=== PAGE EXTRACT ===
———

# 2008 MKV VW GTI/ IPOD INTERFACE IN ARM REST



## tookomkv (Aug 19, 2008)

CAN ANYONE HELP ME ? I HAVE A 2008 MKV GTI WITH FACTORY IPOD DOCK. I HAVE ATTEMPTED TO USE MY IPOD AS A PLUG N PLAY.IPOD IS WORKING FINE AND HAS BEEN UPDATED. IPOD SCREEN DISPLAYS VW SYMBOL ON INITIAL PLUG IN, BUT RADIO WITH BUILT IN CD CHANGER HAS FAILED TO RECOGNIZE IPOD AND SWITCH TO AUXILLARY. DOES ANYONE KNOW A SOLUTION TO THIS?????????










_Modified by tookomkv at 5:16 AM 9-7-2008_


----------



## RAJetta1.8T (Aug 22, 2002)

*Re: 2008 MKV VW GTI/ IPOD INTERFACE IN ARM REST (tookomkv)*

Your post is somewhat confusing. If you have the built-in armrest ipod interface than you shouldn't have a CD changer as well. The radio essentially sees playlist 1-5 as CD 1-5, and CD 6 is your entire music collection. This DOES NOT play through the aux button - that is for the plug-in jack in the glove box. There is no functionality on the armrest ipod interface to browse your music collection apart from stepping through the tracks one at a time. (also, take off the caps lock and stop shouting).


----------

———

=== RECORDED DATA ===
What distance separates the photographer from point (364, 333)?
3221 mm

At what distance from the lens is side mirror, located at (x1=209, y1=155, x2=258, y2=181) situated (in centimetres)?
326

———

=== GIVEN PROBLEM 1 ===
In the GTI iPod thread, why does the reply say the armrest iPod won't play through the aux button? Answer in one to three sentences.
=== GIVEN PROBLEM 2 ===
Please output the part of the GTI iPod thread that opens with the words containing "## RAJetta1.8T (Aug" and closes with "and stop shouting).".

=== TASK RESPONSE 1 ===
The reply says the radio treats the armrest iPod interface like a CD changer: playlists 1-5 appear as CD 1-5 and CD 6 holds the entire music collection. The aux button belongs to the plug-in jack in the glove box, not to the armrest interface.

=== TASK RESPONSE 2 ===
## RAJetta1.8T (Aug 22, 2002)

*Re: 2008 MKV VW GTI/ IPOD INTERFACE IN ARM REST (tookomkv)*

Your post is somewhat confusing. If you have the built-in armrest ipod interface than you shouldn't have a CD changer as well. The radio essentially sees playlist 1-5 as CD 1-5, and CD 6 is your entire music collection. This DOES NOT play through the aux button - that is for the plug-in jack in the glove box. There is no functionality on the armrest ipod interface to browse your music collection apart from stepping through the tracks one at a time. (also, take off the caps lock and stop shouting).